Tower Health System West Reading, PA, United States
Oluwaseun Shogbesan, MD, MPH1, Andrew Lee, MD1, John Altomare, MD2, Eyob Feyssa, MD, MPH3 1Tower Health System, West Reading, PA; 2Digestive Disease Associates, Wyomissing, PA; 3Tower Health, West Reading, PA
Introduction: Painless jaundice with liver mass on imaging raises the possibility of malignancy especially in a background of cirrhosis.
Case Description/Methods: A 52-year-old man with a history of alcohol abuse, obesity presented to the hospital with jaundice for 2 weeks. He endorsed drinking six-packs of beer daily for 20 years with alcohol consumption till onset of jaundice. He denied abdominal pain, distention, change in stool color, new medications, or use of herbal supplement. No prior known liver disease.
His blood work was significant for a total bilirubin of 27.4 mg/dl (previously 1.53 mg/dl), direct bilirubin of 23.9 mg/dl, Alkaline phosphatase of 198 U/L (Normal:35-144U/L), AST of 138 U/L (Normal:10-35 U/L), ALT of 66 U/L (Normal:9-44 U/L). Sodium of 132 mmol/L (Normal:135-145 mmol/L), Creatinine of 1.30 mg/dl (Baseline 0.85), Prothrombin time of 16 sec (reference 11.7-14.7), INR of 1.3 (reference 0.9-1.2). CBC was unremarkable except for mild thrombocytopenia.
CT scan with contrast showed cirrhosis and splenomegaly with a 5cm left hepatic lobe mass without biliary ductal dilation. Abdominal Ultrasound also showed an isoechoic 5.2 x 4.2 x 3.9 cm mass. MRI liver done to further characterized liver lesion showed cirrhosis and a 4.1 x 4.8 cm right hepatic dome mass with scattered smaller lesions in the left and right lobe with contrast washout suggestive of multifocal hepatocellular carcinoma versus vascular metastases. Portal vein and hepatic veins were patent
Alpha fetoprotein, PSA and CEA were normal with elevated CA 19-9 to 106 (Normal 0- 37 U/ml). Extensive cirrhosis etiology workup was negative. He underwent IR liver biopsy with findings of steatohepatitis, extensive pericellular fibrosis, with changes suggestive of hepatic outflow obstruction but negative for malignancy. Liver biopsy was complicated by subcapsular hematoma. He completed a 28-day steroid course for severe alcoholic hepatitis with favorable response. Follow up imaging done at 3 months in setting of alcohol abstinence showed no focal liver lesions.

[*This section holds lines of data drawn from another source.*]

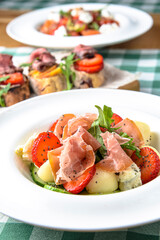 Salad with strawberry, prosciutto, herbs, cottage cheese and blackberry balsamic vinegar arranged on white plate.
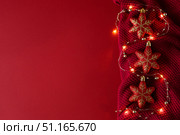 Christmas background with Christmas toys, beads and a garland on a knitted fabric. Стоковое фото, фотограф Aleksandra Selivanova / Фотобанк Лори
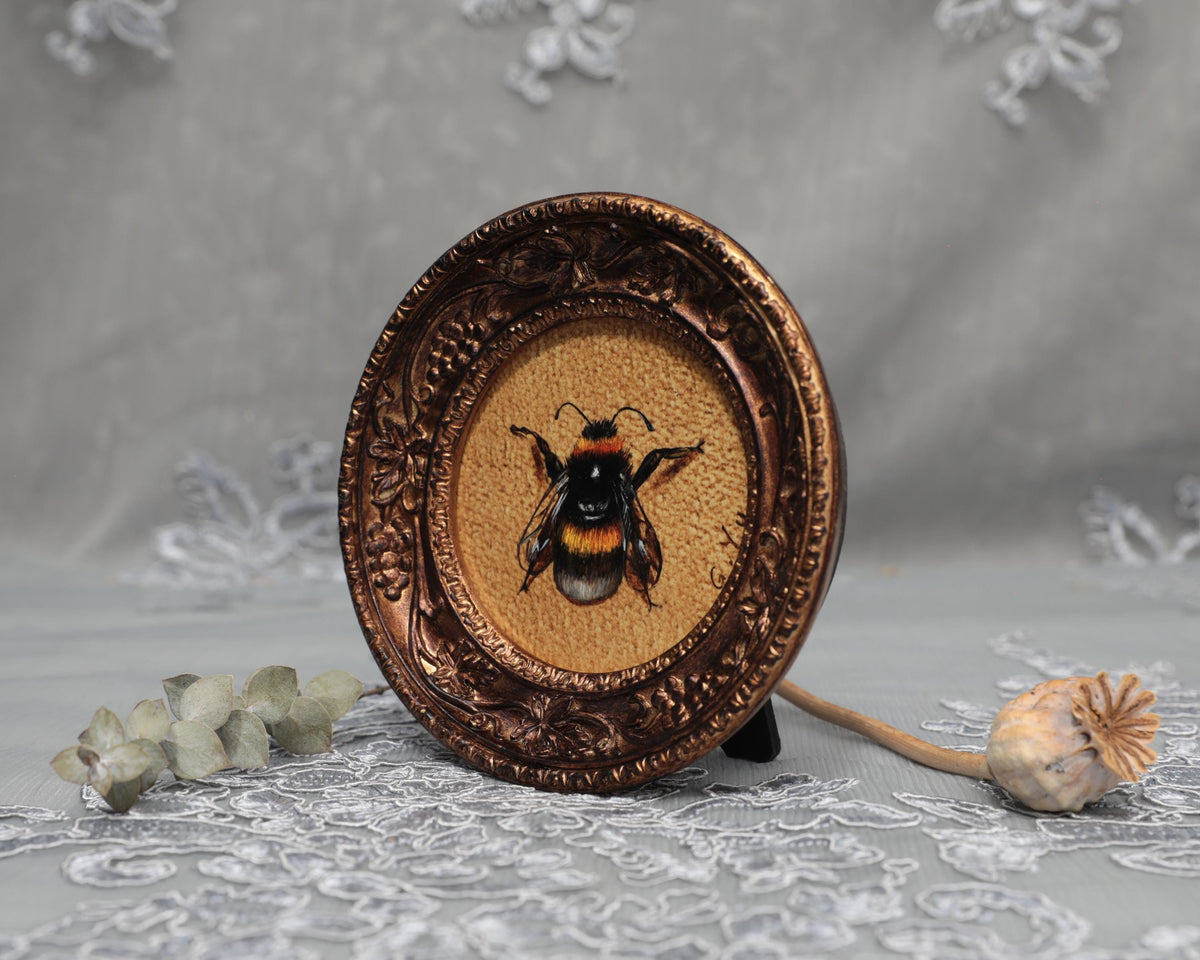 Side angle of framed bumblebee art print in carved bronze frame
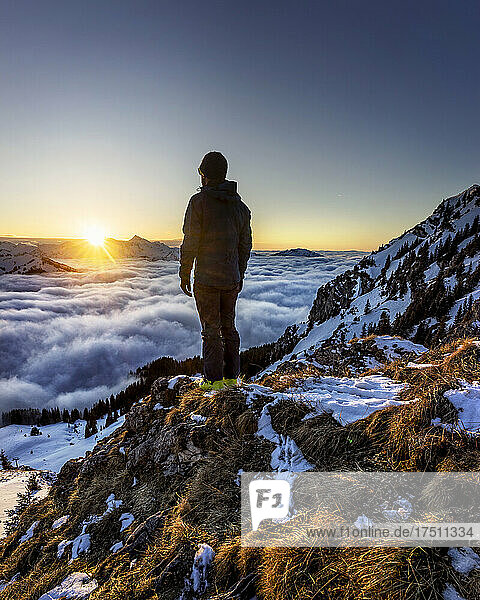 Man admiring sunrise over mountain valley shrouded in fog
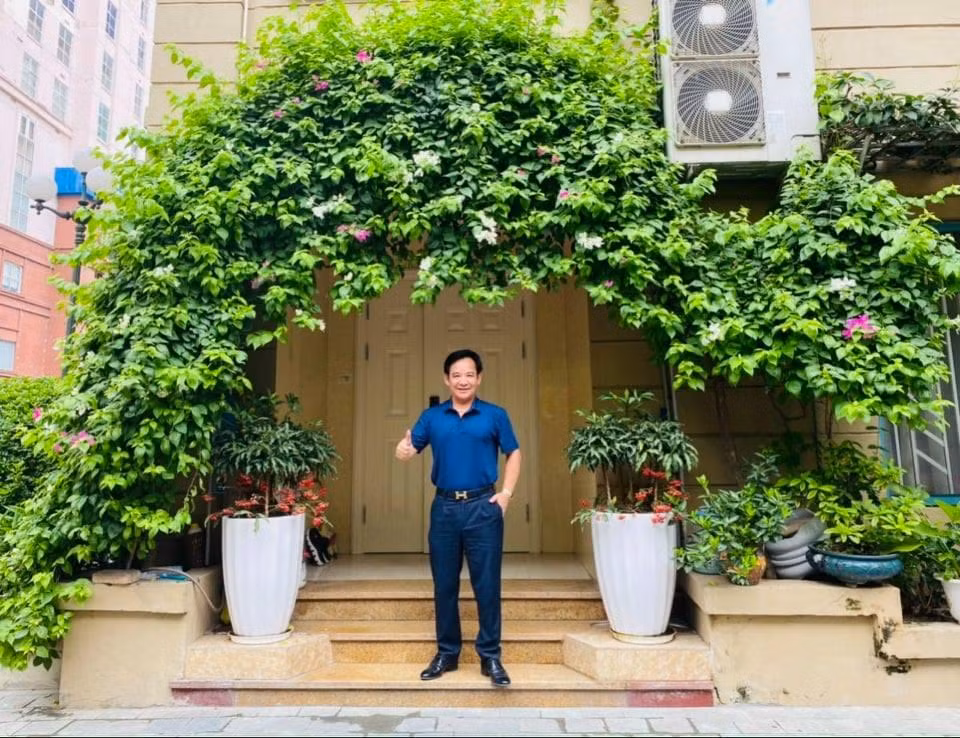 Quang Tèo đứng trước cửa nhà rợp cây xanh Quang Tèo đứng trước cửa nhà rợp cây xanh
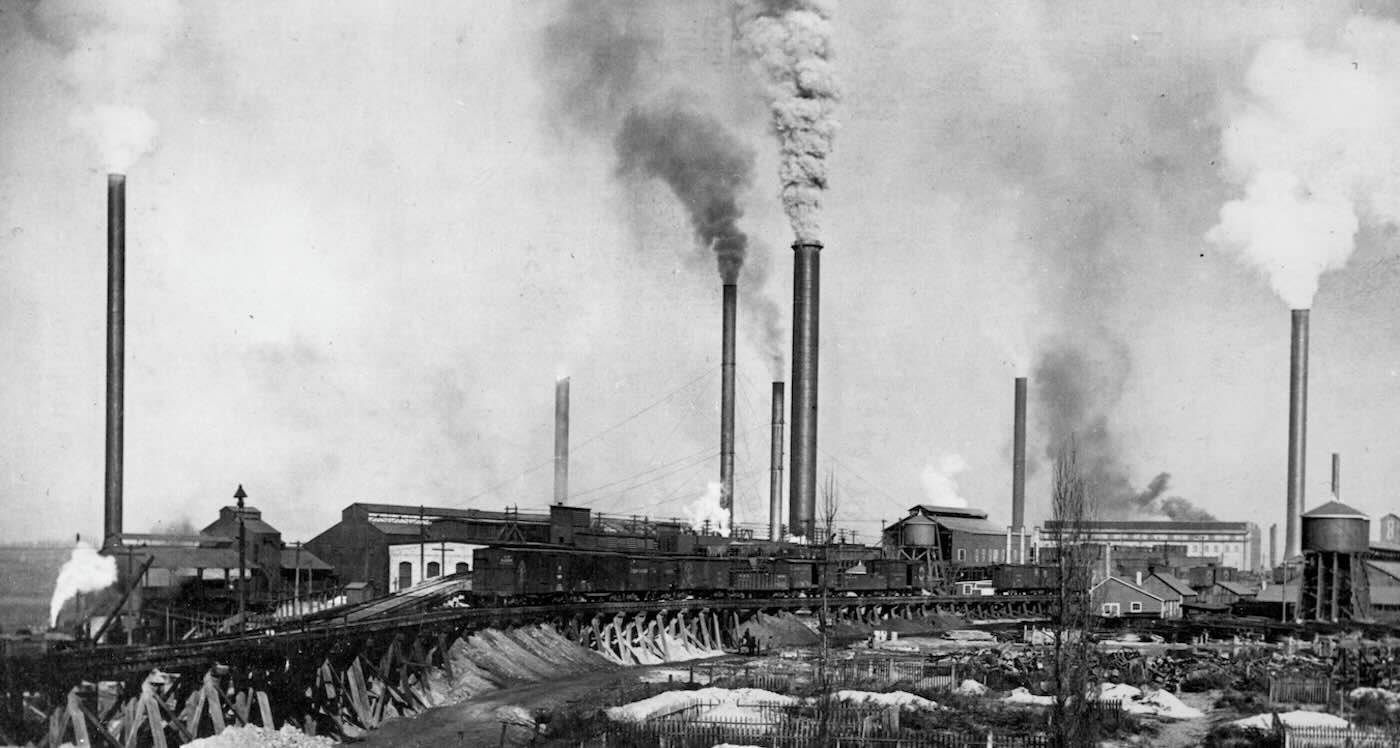 Black and white image of smoke stacks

Discussion: Regenerative nodules can arise in patient with alcoholic hepatitis, especially with underlying cirrhosis, mimicking hepatocellular carcinoma. Regenerative nodules should be considered as a differential diagnosis of liver masses especially with normal alpha-fetoprotein. Complete resolution of these nodules can be seen with alcohol abstinence. Short interval repeat imaging after a period of alcohol abstinence might reduce the need for liver biopsy.
Figure: A: CT scan of the abdomen showing left hepatic lobe mass B and C: H&E stains of liver nodule showing steatohepatitis, bile stasis and pericellular fibrosis D. Trichrome stain of liver nodule biopsy showing pericellular fibrosis
Disclosures: Oluwaseun Shogbesan indicated no relevant financial relationships. Andrew Lee indicated no relevant financial relationships. John Altomare indicated no relevant financial relationships. Eyob Feyssa indicated no relevant financial relationships.
Oluwaseun Shogbesan, MD, MPH1, Andrew Lee, MD1, John Altomare, MD2, Eyob Feyssa, MD, MPH3. P1832 - Alcoholic Hepatitis Mimicking Hepatocellular Carcinoma, ACG 2021 Annual Scientific Meeting Abstracts. Las Vegas, Nevada: American College of Gastroenterology.